Truncation strategy for long inputs.

metadata
object

Arbitrary key-value metadata.

include
string[]

Additional data to include in the response.

user
string

End-user identifier for abuse detection.

store
enum<boolean>

Omit this field or set to false. Sending true returns 400.

Available options:
false
gateway
object

Auriko gateway directives.

extensions
object

Auriko extensions for provider-specific passthrough.

For reasoning control, use the top-level reasoning_effort parameter instead of extensions.

Provider Passthrough

Pass provider-specific parameters directly:

  • anthropic: Anthropic-specific parameters
  • openai: OpenAI-specific parameters
  • google: Google/Gemini-specific parameters
  • deepseek: DeepSeek-specific parameters

Passthrough parameters are forwarded as-is to the target provider.

prompt_cache_key
string

Key for prompt caching.

safety_identifier
string

Safety policy identifier.

frequency_penalty
number

Penalizes new tokens based on their frequency in the text so far.

presence_penalty
number

Penalizes new tokens based on whether they appear in the text so far.

max_tool_calls
integer

Maximum number of built-in tool calls (e.g., web_search, code_interpreter) allowed in a response.

Required range: x >= 1

Response

Successful response.

For non-streaming requests, returns a ResponseObject. For streaming (stream: true), returns Server-Sent Events in the Response API format: event: <type>\ndata: <json>\n\n.
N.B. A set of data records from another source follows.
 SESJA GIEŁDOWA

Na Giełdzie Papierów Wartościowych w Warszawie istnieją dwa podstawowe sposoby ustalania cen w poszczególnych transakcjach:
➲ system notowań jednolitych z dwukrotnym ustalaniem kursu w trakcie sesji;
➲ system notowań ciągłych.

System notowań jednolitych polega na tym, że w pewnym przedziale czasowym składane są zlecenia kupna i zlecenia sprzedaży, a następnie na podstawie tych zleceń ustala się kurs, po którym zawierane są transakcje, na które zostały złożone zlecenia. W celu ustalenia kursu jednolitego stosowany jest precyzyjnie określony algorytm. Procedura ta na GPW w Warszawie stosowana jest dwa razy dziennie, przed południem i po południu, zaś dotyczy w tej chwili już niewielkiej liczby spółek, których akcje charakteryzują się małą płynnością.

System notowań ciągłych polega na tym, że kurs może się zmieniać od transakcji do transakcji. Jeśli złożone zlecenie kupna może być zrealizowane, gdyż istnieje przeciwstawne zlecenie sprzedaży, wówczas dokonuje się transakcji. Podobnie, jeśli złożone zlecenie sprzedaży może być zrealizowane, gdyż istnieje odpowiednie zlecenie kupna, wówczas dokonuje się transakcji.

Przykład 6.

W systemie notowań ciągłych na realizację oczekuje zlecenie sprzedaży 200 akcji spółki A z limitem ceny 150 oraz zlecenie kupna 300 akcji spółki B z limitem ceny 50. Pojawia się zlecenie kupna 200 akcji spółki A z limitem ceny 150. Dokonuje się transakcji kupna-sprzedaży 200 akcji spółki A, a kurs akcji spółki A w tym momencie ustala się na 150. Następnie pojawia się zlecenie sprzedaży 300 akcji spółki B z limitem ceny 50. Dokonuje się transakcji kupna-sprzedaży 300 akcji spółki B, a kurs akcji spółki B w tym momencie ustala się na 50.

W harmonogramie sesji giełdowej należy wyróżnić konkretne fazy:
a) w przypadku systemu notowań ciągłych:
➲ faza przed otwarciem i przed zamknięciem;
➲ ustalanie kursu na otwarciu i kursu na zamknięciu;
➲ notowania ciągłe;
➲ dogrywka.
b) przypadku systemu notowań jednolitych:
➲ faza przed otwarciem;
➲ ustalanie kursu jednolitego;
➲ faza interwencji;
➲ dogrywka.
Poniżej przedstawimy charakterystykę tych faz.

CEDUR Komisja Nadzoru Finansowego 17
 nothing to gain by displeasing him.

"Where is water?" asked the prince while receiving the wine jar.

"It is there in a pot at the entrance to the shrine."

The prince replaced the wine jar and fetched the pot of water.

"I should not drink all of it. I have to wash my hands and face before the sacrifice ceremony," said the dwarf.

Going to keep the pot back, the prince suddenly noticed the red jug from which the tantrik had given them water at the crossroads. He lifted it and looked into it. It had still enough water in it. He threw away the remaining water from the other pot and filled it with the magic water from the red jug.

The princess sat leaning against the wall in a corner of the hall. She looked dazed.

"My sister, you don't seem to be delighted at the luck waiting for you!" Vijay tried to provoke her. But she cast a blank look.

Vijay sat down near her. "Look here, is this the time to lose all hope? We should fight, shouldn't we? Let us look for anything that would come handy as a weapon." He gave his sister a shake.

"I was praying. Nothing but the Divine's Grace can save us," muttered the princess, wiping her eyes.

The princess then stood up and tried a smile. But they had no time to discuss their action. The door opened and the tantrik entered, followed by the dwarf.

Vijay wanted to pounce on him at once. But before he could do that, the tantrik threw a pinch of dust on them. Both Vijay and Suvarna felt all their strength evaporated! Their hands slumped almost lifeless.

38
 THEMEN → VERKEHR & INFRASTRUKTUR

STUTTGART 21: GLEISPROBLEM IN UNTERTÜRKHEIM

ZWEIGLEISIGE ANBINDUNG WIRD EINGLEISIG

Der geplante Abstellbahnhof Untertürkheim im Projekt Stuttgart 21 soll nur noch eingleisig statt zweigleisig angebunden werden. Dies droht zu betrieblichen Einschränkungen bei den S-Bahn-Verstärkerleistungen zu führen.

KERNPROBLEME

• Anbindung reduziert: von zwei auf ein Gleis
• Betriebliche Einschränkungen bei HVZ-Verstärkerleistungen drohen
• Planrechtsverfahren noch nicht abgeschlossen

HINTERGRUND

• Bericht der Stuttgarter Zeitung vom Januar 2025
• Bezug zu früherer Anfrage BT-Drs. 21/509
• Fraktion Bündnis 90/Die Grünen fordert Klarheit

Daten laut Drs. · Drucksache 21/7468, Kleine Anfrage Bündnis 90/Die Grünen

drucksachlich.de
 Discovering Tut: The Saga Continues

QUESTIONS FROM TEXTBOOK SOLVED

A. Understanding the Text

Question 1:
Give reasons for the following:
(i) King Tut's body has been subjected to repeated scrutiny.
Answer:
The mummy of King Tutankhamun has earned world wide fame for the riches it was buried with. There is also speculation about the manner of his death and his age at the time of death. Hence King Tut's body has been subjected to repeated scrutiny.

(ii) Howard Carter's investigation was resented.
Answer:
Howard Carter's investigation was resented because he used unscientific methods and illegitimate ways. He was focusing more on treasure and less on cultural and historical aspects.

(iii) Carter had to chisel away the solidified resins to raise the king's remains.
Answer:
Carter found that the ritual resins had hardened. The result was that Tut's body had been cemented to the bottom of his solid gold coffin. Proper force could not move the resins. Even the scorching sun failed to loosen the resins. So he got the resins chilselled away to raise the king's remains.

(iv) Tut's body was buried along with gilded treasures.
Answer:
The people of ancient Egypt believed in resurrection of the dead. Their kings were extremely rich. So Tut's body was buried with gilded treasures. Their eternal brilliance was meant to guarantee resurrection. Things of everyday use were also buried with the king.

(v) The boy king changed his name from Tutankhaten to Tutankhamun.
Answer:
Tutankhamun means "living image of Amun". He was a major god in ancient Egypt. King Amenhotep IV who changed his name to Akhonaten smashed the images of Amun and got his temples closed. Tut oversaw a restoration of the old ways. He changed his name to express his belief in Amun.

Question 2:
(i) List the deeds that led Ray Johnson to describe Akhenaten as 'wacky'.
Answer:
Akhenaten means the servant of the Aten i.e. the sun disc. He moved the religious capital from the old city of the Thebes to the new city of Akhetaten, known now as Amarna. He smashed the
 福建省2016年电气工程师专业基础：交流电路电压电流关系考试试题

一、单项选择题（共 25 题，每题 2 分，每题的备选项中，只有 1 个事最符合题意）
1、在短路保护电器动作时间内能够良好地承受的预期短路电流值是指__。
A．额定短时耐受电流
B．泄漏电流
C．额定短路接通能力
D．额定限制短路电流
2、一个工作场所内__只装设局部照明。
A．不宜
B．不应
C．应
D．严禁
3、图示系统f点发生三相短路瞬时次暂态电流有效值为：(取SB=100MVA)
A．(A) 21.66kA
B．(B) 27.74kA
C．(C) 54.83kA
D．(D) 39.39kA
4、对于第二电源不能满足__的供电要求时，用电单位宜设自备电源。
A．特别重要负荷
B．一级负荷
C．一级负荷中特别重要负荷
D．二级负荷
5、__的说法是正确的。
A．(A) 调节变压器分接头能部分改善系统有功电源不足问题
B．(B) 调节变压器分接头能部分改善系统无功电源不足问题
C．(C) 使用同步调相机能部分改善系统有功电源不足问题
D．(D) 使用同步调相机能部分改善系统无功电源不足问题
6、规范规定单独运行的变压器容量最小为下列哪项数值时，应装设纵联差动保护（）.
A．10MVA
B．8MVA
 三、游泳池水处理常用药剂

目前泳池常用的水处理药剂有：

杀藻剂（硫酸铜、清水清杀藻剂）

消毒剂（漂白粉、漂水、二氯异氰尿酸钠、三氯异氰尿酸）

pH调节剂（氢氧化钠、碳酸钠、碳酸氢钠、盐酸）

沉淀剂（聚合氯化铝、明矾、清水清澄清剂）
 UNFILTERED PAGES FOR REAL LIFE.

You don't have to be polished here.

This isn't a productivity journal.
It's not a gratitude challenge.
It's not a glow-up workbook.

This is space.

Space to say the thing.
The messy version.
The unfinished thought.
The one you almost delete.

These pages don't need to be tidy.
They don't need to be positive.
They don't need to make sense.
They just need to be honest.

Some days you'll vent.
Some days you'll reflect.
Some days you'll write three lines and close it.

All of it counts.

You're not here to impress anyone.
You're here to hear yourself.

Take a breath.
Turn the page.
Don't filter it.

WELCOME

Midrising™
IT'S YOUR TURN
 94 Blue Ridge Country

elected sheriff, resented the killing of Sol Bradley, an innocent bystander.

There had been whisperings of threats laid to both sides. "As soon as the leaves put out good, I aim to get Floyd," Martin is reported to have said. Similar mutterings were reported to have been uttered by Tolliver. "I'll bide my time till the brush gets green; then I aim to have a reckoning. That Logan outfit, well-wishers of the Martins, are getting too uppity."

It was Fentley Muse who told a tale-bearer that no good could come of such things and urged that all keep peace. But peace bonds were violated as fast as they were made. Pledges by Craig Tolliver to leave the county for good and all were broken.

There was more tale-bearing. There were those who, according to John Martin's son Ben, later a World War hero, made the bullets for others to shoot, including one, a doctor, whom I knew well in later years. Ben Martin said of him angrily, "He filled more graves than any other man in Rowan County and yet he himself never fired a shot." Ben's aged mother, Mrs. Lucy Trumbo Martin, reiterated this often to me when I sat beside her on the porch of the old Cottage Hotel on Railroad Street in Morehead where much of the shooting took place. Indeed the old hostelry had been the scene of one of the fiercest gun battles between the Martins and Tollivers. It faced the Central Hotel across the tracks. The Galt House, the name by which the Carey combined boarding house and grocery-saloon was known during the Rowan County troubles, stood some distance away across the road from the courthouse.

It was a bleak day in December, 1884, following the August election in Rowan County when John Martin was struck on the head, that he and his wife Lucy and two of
A completed Response API response.

id
string
required

Unique response identifier.

object
string
required
Allowed value: "response"
created_at
integer
required

Unix timestamp of creation.

model
string
required

Model used for generation.

status
enum<string>
required

Response status.

Available options:
completed,
failed,
incomplete,
in_progress
output
object[]
required

Output items generated by the model. Known types include message, function_call, and reasoning. Additional types from the provider (e.g., web_search_call, file_search_call) are passed through verbatim.

An output item from the model. Discriminated on type. Known types: message, function_call, reasoning, image_generation_call. Unknown types from the provider are preserved verbatim.

output_text
string

Concatenated text output for convenience.

parallel_tool_calls
boolean

Whether parallel tool calls were enabled.

tool_choice
any

Tool choice setting used.

tools
any[]

Tools that were available.

usage
object

Token usage for a Response API request.

error
object | null

Error details if status is "failed".

incomplete_details
object | null

Details if status is "incomplete".

metadata
object | null
routing_metadata
object

Routing decision metadata included in successful responses. 8 STABLE fields (4 required + 4 optional) in the current public contract.

temperature
number

Sampling temperature used.

top_p
number

Nucleus sampling parameter used.

max_output_tokens
integer | null

Maximum output tokens setting.

frequency_penalty
number

Frequency penalty setting.

presence_penalty
number

Presence penalty setting.

top_logprobs
integer

Number of top logprobs returned.

instructions
string | null

System instructions used.

truncation
string

Truncation strategy used.

reasoning
object | null

Reasoning configuration used.

text
object

Text generation configuration used.

user
string | null

End-user identifier.

prompt_cache_key
string | null

Prompt cache key used.

safety_identifier
string | null

Safety policy identifier used.

max_tool_calls
integer | null

Maximum number of built-in tool calls allowed in a response.

store
boolean

Whether the response is stored.

previous_response_id
string | null

Previous response ID for conversation continuity.

background
boolean

Whether this was a background response.

completed_at
integer | null

Unix timestamp when the response completed.

service_tier
string | null

Service tier used by the provider.

tool_usage
object | null

Built-in tool consumption metrics from the provider (e.g. image generation tokens, web search request counts). Present on OpenAI responses; absent for other providers.